MATERIALS AND METHODS

Chemicals and Medium.

DB[a,l]P, NNN, and DBPDE were prepared as previously described.7,14,15 4-Hydroxy-1-(3-pyridyl)-1-butanone (HPB) and its deuterated analog [3,3,4,4-d4]-HPB as well as [13C215N]guanine were obtained commercially (Toronto Research Chemical, Toronto, ON, Canada). Protease K and RNase A were purchased from Sigma Chemical. Keratinocyte growth medium (KGM) was obtained from Lonza Bioscience.
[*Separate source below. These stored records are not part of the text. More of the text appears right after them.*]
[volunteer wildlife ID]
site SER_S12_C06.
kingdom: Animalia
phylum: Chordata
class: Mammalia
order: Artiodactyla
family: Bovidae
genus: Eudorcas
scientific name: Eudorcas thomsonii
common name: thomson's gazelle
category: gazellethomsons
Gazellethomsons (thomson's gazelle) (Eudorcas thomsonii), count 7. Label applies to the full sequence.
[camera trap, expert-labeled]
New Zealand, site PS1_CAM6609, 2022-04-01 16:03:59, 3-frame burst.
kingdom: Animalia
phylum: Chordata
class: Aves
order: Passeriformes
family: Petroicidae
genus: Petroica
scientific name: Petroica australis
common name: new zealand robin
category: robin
Cell Line and Culture Conditions.

MSK-Leuk1 cells were established from a premalignant leukoplakic lesion adjacent to a squamous cell carcinoma of the tongue.16,17 The cells were obtained from Dr. Peter Sacks, who is an emeritus faculty member in the same department as J.B.G. The cells were authenticated by Genetica DNA Laboratories (Burlington, NC) using short tandem repeat DNA profiling. Sequencing studies indicated that a GC > AT transition in exon 8 in one allele of p53, resulting in a Glu to Lys mutation in codon 286, was present in the MSK-Leuk1 cells.16,17 This cell line was routinely maintained in KGM grown to 70% confluence and trypsinized with a 0.125% trypsin–2 mmol/L ethylenediaminetetraacetic acid (EDTA) solution before passage.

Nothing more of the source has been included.